March 29, 2024, 1:05 am


SAM

Published:
2018-04-28 16:16:05 BdST

Ibn Sina Trust to sell off all Islami Bank shares, worth nearly Tk100cr


FT ONLINE

Ten days after losing its chairman, Islami Bank Bangladesh Ltd is preparing to lose one of its biggest sponsor shareholders after the Ibn Sina Trust recently announced its intention to withdraw from the country’s largest private bank by the end of next month.

The trust expressed its intention to sell off all of its shares at the prevailing market price through the country’s two stock exchanges – Dhaka and Chittagong – within the next 30 working days, sources at the Dhaka Stock Exchange (DSE) said..

The sell-off could deal a further blow to Islami Bank after Arastoo Khan resigned as chairman of the board of directors on April 17, 2018 citing personal reasons.

The Ibn Sina Trust is the largest local corporate shareholder in Islami Bank. Its 36,077,391 shares are worth around Tk94.16 crore at the current market price of Tk26.10 per share.

On January 5, 2017, Ibn Sina left the bank’s board during a massive management reshuffle which saw Arastoo Khan appointed chairman in place of Mostafa Anwar, who had been in post since June 2015.

The banks’ then managing director, Abdul Mannan, and its vice-chairman, Azizul Haque, were also forced to resign from their posts at the same time as Mostafa Anwar.

Arastoo Khan himself resigned on April 17, 2018, and was replaced by Md Nazmul Hasan, a professor at Dhaka University and an independent director of the bank.

Shareholder sell-offs

Although Ibn Sina was still to issue an official statement yesterday as to why it has now decided to sell off its stakes in Islami Bank, a source inside the trust attributed the move to a need to raise funds.
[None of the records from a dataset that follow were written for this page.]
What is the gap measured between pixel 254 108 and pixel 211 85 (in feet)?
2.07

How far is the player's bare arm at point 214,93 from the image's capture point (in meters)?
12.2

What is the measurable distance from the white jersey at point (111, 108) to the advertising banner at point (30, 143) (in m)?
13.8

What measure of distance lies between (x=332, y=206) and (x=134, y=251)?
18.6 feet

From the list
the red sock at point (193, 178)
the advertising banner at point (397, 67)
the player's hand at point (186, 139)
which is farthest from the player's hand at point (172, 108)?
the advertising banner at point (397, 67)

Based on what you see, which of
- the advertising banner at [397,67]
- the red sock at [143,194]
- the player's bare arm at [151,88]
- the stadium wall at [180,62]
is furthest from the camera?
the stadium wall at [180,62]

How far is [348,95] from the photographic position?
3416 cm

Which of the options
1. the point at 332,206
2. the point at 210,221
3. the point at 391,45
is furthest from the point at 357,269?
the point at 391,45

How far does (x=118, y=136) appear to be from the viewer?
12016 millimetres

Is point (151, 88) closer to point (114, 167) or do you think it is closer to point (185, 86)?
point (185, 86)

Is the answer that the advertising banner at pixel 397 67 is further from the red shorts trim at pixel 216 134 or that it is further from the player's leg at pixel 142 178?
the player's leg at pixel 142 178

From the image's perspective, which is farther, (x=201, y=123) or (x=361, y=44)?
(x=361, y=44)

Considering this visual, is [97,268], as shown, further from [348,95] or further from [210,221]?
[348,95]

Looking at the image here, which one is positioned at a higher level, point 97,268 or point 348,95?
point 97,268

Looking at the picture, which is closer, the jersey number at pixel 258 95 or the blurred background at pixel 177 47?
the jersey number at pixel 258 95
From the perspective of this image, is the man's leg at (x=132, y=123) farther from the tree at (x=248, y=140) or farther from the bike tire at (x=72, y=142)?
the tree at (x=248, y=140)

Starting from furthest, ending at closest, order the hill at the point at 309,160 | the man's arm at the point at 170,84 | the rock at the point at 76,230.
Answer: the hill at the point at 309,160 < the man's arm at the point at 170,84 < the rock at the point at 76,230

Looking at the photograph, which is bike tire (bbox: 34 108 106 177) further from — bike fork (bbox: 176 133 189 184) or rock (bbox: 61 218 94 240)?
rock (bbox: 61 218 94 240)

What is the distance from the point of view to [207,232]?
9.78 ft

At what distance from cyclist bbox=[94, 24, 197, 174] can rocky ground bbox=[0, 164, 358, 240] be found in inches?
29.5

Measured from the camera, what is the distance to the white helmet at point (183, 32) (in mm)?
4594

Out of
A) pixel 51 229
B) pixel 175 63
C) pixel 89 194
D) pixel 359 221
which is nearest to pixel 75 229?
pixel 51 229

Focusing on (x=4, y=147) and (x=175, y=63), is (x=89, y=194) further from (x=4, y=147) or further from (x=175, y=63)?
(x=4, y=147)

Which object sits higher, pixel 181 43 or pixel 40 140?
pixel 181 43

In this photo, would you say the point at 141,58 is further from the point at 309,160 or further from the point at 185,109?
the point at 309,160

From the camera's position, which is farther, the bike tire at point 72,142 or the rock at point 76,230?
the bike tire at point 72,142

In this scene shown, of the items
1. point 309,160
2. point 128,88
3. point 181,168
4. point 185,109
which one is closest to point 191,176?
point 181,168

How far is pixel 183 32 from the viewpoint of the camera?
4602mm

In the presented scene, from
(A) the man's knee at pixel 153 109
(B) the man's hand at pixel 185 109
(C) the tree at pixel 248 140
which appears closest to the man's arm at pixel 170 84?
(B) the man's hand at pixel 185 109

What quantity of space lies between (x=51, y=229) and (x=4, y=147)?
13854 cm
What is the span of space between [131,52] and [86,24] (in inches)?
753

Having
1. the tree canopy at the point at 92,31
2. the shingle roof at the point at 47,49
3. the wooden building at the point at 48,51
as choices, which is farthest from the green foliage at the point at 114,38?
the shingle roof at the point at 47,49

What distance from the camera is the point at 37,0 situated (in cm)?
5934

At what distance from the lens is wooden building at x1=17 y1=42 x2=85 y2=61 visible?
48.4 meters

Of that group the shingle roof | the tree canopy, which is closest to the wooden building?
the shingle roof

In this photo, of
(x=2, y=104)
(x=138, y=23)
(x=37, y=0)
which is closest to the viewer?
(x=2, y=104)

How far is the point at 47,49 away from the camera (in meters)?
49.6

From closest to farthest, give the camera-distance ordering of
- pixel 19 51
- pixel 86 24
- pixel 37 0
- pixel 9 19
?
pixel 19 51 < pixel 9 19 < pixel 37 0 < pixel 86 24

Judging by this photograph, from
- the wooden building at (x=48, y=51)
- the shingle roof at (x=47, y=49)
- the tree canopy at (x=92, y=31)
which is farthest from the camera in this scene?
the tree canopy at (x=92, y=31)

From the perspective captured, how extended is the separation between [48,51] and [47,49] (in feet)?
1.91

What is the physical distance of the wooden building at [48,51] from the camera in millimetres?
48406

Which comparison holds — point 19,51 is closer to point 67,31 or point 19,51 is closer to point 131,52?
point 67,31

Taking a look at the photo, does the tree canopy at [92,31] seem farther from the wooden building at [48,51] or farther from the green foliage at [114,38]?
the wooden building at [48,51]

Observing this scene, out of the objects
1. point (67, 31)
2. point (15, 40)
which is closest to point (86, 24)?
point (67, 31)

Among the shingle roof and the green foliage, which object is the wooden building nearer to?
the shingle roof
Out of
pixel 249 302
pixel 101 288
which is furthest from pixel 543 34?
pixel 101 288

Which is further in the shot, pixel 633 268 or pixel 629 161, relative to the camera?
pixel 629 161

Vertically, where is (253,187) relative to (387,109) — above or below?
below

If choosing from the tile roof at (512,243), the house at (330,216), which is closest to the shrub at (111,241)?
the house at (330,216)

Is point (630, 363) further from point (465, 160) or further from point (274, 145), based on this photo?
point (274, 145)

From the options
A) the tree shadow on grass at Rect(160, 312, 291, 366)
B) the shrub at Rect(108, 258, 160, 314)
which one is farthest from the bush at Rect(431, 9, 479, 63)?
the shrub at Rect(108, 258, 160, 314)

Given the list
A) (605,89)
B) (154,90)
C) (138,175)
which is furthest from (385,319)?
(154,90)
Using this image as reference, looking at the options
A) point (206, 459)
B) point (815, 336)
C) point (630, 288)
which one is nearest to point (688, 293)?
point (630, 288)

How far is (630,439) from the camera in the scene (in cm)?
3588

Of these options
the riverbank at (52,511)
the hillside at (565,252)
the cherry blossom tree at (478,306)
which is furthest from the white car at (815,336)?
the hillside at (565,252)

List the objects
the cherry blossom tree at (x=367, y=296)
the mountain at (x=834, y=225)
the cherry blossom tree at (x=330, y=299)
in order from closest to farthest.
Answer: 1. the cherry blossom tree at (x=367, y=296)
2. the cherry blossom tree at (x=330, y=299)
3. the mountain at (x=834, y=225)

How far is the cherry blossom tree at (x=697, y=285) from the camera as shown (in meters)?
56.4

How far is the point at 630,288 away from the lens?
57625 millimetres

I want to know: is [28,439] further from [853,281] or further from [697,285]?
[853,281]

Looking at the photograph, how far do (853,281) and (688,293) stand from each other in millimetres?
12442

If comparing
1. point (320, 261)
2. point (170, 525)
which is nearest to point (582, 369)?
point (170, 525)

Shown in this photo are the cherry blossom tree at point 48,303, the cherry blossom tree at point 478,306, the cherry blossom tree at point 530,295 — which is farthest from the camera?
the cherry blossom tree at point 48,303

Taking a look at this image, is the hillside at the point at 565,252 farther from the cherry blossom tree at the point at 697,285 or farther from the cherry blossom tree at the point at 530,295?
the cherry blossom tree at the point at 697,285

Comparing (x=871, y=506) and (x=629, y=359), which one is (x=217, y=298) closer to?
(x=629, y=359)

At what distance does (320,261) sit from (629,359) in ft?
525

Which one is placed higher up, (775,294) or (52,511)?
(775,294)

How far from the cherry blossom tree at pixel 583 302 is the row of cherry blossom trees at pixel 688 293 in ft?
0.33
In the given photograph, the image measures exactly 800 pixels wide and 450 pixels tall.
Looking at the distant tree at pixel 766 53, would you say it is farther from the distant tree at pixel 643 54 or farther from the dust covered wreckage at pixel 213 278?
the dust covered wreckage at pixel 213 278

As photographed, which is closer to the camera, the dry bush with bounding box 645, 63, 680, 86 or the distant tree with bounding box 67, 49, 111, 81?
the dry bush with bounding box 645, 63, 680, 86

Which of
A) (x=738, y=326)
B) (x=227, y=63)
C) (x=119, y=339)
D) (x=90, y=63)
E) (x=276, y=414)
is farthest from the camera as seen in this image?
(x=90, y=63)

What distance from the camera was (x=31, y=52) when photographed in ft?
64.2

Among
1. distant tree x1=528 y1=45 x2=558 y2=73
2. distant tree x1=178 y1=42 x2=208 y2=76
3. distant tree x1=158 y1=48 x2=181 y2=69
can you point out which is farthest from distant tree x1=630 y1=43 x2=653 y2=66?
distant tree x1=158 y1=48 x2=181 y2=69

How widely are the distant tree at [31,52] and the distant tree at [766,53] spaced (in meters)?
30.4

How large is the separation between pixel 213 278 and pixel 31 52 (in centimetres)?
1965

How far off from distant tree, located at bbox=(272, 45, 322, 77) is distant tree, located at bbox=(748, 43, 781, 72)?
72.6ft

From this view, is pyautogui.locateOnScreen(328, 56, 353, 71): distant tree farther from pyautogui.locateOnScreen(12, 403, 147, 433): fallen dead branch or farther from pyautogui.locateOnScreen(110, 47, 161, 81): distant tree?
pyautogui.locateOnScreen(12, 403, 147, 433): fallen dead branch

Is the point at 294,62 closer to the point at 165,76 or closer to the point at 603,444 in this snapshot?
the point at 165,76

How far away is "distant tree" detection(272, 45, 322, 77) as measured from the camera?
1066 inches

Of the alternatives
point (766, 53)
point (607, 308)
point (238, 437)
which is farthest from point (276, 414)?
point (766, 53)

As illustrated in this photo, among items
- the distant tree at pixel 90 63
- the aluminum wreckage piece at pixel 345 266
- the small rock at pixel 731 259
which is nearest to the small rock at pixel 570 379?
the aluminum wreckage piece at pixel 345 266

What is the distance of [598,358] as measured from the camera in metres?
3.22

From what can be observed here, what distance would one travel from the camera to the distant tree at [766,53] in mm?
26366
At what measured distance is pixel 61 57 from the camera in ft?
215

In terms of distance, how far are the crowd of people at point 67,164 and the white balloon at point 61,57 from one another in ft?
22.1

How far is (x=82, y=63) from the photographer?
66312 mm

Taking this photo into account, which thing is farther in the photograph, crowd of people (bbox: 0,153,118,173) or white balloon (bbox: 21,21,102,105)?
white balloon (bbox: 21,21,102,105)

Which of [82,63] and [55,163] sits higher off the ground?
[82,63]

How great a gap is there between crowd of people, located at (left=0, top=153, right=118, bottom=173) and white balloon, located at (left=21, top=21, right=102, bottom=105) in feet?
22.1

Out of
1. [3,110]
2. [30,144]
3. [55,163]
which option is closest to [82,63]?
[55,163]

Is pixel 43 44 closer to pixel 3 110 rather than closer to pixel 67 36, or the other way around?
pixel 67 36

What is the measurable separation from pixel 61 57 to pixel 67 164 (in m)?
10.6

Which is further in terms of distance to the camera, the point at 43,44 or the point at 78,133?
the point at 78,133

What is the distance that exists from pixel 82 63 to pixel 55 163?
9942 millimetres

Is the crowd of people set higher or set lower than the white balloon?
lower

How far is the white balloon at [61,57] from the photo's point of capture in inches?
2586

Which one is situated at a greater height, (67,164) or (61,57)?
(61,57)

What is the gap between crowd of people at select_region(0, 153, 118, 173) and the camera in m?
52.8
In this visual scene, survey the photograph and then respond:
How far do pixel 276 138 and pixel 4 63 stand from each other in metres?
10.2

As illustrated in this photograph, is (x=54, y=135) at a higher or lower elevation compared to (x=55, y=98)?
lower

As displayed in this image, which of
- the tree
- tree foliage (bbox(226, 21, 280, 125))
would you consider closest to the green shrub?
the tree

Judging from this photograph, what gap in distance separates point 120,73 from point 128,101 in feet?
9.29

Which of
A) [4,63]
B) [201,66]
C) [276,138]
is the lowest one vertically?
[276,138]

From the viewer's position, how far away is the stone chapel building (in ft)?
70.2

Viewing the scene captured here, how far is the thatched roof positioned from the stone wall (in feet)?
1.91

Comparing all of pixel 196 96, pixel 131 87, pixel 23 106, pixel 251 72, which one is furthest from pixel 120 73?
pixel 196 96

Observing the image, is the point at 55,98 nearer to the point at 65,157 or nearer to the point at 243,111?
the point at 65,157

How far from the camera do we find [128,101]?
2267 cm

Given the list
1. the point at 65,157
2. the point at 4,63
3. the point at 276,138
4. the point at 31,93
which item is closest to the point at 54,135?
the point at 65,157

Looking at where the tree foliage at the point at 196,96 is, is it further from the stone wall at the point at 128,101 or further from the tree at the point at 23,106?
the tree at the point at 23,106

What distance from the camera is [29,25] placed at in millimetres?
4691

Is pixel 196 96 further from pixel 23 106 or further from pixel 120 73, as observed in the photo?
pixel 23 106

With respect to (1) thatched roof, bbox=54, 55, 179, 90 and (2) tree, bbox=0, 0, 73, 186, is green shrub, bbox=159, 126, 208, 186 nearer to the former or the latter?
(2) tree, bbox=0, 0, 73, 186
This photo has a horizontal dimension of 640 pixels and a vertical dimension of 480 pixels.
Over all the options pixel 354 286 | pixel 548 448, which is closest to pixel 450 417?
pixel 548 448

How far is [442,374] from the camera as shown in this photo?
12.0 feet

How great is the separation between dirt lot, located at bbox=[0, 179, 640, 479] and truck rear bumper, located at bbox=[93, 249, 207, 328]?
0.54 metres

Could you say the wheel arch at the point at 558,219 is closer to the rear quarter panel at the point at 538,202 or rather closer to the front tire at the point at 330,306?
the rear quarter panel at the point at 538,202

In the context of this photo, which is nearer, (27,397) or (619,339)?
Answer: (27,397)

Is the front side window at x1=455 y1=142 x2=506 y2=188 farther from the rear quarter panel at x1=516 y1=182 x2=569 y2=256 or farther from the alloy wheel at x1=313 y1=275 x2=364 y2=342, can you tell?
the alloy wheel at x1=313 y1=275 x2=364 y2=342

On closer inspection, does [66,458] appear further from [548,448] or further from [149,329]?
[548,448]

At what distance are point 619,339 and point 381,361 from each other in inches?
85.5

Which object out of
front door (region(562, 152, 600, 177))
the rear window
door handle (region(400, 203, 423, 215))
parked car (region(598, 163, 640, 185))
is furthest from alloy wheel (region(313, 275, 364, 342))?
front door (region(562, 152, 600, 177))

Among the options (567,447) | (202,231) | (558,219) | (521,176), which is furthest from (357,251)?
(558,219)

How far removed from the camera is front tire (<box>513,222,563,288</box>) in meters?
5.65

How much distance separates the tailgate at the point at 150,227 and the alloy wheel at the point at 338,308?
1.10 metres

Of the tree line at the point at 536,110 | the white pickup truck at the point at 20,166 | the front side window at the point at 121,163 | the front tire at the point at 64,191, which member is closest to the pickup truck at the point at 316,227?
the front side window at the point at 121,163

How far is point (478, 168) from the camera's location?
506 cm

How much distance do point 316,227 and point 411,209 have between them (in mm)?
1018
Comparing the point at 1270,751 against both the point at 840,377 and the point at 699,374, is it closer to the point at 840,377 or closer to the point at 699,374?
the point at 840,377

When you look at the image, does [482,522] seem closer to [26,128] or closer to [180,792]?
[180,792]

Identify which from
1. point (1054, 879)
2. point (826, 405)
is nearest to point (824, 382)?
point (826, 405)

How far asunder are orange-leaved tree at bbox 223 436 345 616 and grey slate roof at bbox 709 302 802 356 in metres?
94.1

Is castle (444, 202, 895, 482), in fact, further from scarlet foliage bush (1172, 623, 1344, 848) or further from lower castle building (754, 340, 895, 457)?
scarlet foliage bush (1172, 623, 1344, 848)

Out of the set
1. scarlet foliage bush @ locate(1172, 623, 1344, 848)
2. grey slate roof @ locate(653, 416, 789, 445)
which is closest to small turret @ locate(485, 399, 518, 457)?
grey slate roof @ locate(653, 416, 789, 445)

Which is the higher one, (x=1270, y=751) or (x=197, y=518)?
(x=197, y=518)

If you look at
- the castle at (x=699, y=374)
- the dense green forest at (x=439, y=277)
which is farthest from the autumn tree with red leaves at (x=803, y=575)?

“We need to increase our liquid assets,” the source said. “This is why, despite the low share price in the market at present, the board of the trust has decided to sell off all the shares in the Islami Bank.”

A source in the bank, on condition of anonymity, said that the major reasons for the decision were a sharp rise in defaulted loans, the ongoing liquidity crisis, and a fear of internal instability due to a lack of satisfaction among bank employees.

This move comes nearly a year after the Saudi Arabia-based Islamic Development Bank (IDB), one of the two foreign investors remaining in Islami Bank, sold off two-thirds of its shares, shrinking its stake in the bank to 2.1% from 7.5%.

Despite this reduction in its shareholding, however, the IDB remains on board and active in Islami Bank.

Two other foreign banks have sold out from Islami Bank in recent years. In 2014, foreign sponsor shareholder Bahrain Islamic Bank sold off all its shares, followed by Dubai Islamic Bank, which sold all its shares in 2015.

Jamaat influence

Islami Bank has always had the reputation of being influenced by Jamaat-e-Islami, the Islamist political organization noted for its connection with the local collaborators of Pakistan occupation forces during the Liberation War in 1971.

Jamaat’s Central Executive Committee leader Mir Quasem Ali, a convicted war criminal who was hanged in 2016, was a former chairman of Islami Bank.

Another top Jamaat leader, Abu Nasser Muhammad Abduz Zaher, who is also a director of Ibn Sina Pharmaceuticals Ltd, was the chairman of the bank’s board of directors before he left the country in 2015 after the war crimes trial began in full swing.

When it was established in 1983, Islami Bank had 13 Middle East-based investors who owned 70% of the shares. The rest of the shares were owned by the government and local stakeholders.

According to the latest update given by the DSE, 46.70% of the total shares of Islami Bank are currently owned by sponsors/directors of the bank.

Local institutional investors own 9.16% of the shares and foreign investors own 26.37%, while public investors have a 17.77% stake in the bank.